There are a number of issues that surround E-books. The focus today is on the device and the options they provide rather than digital rights. These concern ownership, copyright and licensing of E-books. The rights that are imbued to the physical form do not transfer to the E-book. You do not have right of first ownership with an E-book and as Amazon demonstrated with the removal of George Orwell’s “1984” from Kindles, you do not completely have control of the item that you have purchased. This means that you are purchasing without gaining ownership. What you are gaining is licensing attached to your purchase.

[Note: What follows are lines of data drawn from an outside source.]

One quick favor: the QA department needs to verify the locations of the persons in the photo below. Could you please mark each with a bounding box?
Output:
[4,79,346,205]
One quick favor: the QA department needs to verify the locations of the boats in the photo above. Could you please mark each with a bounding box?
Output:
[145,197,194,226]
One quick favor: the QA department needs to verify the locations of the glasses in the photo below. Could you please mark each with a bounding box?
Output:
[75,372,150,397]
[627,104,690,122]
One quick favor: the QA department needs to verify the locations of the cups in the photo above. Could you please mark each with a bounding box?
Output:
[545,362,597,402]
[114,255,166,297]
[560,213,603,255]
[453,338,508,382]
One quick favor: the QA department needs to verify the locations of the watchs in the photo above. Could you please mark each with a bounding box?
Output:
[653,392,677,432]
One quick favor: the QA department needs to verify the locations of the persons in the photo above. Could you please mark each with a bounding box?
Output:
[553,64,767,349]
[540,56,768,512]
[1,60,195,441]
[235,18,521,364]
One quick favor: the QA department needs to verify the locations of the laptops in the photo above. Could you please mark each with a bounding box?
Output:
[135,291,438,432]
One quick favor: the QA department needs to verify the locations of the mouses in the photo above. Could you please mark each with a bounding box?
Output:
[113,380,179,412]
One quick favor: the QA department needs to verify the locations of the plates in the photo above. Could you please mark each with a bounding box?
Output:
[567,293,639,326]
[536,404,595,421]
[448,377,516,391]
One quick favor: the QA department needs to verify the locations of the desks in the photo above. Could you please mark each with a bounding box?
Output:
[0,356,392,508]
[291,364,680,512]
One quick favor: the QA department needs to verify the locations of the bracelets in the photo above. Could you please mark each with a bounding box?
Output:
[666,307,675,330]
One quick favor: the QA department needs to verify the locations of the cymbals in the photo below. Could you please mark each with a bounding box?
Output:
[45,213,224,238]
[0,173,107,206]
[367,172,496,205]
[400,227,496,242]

This is important concept to understand for libraries as they start creating E-book collections. Overdrive is only really licensing access to the E-books even though the library is required to purchase the item at retail cost and then pay an additional hosting fee to access the collection.

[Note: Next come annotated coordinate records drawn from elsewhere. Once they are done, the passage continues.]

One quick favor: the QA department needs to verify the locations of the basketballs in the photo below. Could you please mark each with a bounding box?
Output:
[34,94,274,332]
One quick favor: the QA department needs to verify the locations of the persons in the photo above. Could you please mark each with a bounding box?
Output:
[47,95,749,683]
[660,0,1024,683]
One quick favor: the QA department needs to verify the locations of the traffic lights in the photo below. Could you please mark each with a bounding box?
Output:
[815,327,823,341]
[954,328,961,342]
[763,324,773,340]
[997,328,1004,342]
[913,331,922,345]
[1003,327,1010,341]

While the blame for this design is easily laid at the feet of Overdrive, it is really the publishers that are forcing this model. Publishers are forcing libraries to purchase an E-book for each item they circulate. In the digital world, this is asinine. While in the physical world there is a cost to reproduce a book and distribute, in the digital world the cost is close to zero.

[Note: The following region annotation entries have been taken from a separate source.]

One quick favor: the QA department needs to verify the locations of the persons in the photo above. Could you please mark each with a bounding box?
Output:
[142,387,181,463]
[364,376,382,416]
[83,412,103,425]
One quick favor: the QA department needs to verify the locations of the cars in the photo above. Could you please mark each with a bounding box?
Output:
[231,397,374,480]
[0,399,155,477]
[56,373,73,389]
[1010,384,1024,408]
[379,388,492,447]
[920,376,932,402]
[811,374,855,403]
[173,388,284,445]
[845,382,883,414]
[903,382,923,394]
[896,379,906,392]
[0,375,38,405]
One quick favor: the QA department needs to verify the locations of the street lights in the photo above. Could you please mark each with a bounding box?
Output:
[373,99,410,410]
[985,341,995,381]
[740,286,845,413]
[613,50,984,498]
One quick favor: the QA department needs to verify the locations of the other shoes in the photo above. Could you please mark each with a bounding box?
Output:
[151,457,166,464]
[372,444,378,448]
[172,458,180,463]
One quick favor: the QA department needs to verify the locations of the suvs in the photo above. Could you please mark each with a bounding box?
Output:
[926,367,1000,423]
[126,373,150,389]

So while we think of all the wonderful possibilities that E-books might offer, there are some hazards. It is possible today to create a E-book collection but what happens if Overdrive goes bankrupt, will the that collection be lost? My feeling is that this answer is yes, it will be lost. If the library can no longer afford to pay the access fee, then will that collection will be lost? What happens to the collection? If you want to transfer that collection to another vendor that offers lower hosting costs can you do that today? The answer to that question is no.
Finally, something to think about; who is protecting the digital rights of citizens and libraries in this country?